One response to these challenges is to take a "federated" or "hybrid" approach to IT. Such a model puts a central organization in charge of infrastructure and enterprise services, such as e-mail and security, but lets agencies control their own business applications. "That's the state I see most of governments trying to move toward, versus big-bang central control," said Rick Webb, chief technology officer of U.S. state and local government at Accenture and former North Carolina CIO.

Missouri took a hybrid approach to consolidation while Bott was that state's deputy CIO. So did Nashville during McKinney's tenure.

A federated model is the best way to avert a tug of war between a central IT organization and departments that want to retain control of their IT, according to Webb. "It allows you to get the economy of scale, the critical mass for those things that are used across the enterprise. It also puts in place a way of decision-making where you get the business unit ownership, and you have some ways to be responsive," he said.

Even when agencies control their own applications, a central IT organization can bring order to software development by enforcing standards, Robinson said. "Maybe with an architectural direction and a set of business disciplines, development standards and common toolsets, that application development can be done in a more rigorous manner across the board."

Whatever balance consolidation establishes on paper between the IT department and the agencies, it won't succeed unless everyone concerned is working toward the same goal in practice. On the state level, Bott said, problems often arise when a central IT shop starts offering services, but the government doesn't mandate that agencies use them. Too often, agencies opt out of consolidation, insisting that they can better manage data centers, e-mail and other services themselves, he said.

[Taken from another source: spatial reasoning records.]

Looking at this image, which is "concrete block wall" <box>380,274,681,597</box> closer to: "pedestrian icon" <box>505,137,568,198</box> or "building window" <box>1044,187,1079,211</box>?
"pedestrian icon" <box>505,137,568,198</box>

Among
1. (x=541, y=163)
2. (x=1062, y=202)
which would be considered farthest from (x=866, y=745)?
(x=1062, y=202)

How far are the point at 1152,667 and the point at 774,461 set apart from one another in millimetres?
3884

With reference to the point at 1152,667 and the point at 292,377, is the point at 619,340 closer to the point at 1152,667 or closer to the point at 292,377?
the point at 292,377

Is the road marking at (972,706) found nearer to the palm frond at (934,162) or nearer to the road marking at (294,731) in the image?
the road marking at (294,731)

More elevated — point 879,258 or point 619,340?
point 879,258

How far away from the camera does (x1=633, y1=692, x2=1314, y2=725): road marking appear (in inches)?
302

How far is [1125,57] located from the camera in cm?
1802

"Often there's no true evaluation of whether the centralized service is better than the departments' [services]. And departments do not like to give up control," Bott said. Some agencies win exemptions by arguing that a central IT organization can't understand their specialized needs, he said. "They don't know how the highway patrol system works, and if they mess it up with the highway patrol system, lives are in danger."

How to Deploy Staff

In Nashville, much of the transition to a hybrid organizational model involved hammering out service-level agreements between agencies and the IT department. But the hardest job was determining how to deploy IT staff. At first, many agency employees who were tapped to move to the IT department resented the change, McKinney said.

To sweeten the deal, he offered two weeks of annual training in the area of IT that most interested each staff member. "They liked it that I cared about where their career was going," McKinney said. "And so they bought into it."

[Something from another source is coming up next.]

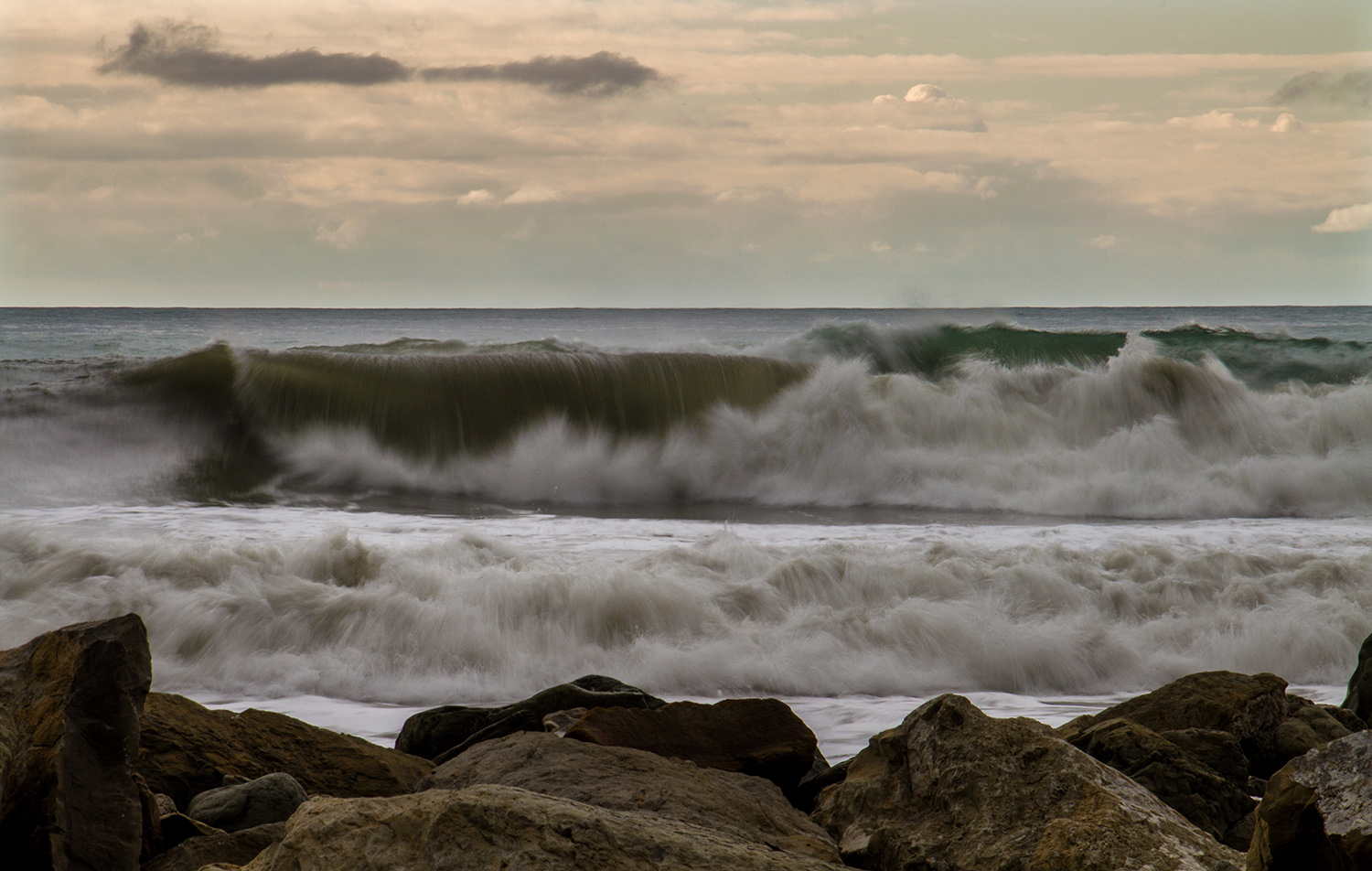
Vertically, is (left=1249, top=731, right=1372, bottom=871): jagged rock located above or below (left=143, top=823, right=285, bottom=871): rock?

Although applications developers in Nashville continued to report to their agencies, Missouri took a slightly different approach to that job position. "That job is so dependent on your network staff, the connectivity that you have, how you're going to do your data storage -- all those things that are thought of as behind-the-scenes IT -- that we decided they all would answer to the same folks," Bott said. "They would all answer eventually to the CIO's office. But they would stay as close to the customer as possible." So even though applications developers would be housed in the agencies, they would work for the IT department.

Even as more governments are figuring out how to consolidate, some people envision a day when there's a swing back toward decentralization. As cloud computing gains favor and governments outsource more IT functions to third parties, the enterprise IT department will stop providing services directly, Bott said. "It becomes a manager of contracts and service-level agreements."

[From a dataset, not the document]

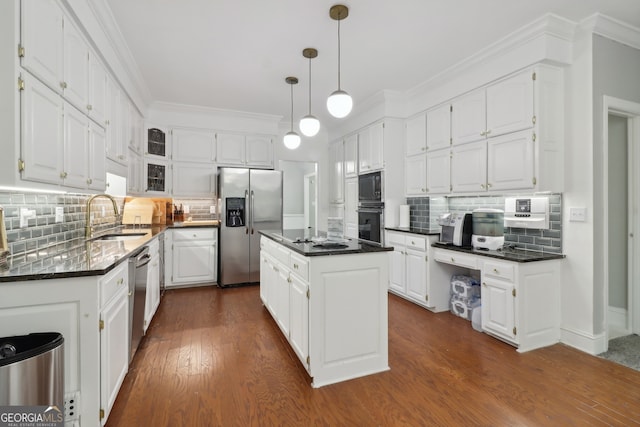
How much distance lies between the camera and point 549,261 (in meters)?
2.73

But maybe it's possible to stop the fashion in IT organizations from careening from one end of the spectrum to the other. If so, according to McKinney, a well designed hybrid model might be the best way to achieve that goal. That's what he told agency heads in Nashville as he promoted his government's vision of consolidation. "I tried to get everyone excited," he said, "about the idea that we could stop this pendulum from swinging from centralized to decentralized, and back again, if we could find a balance."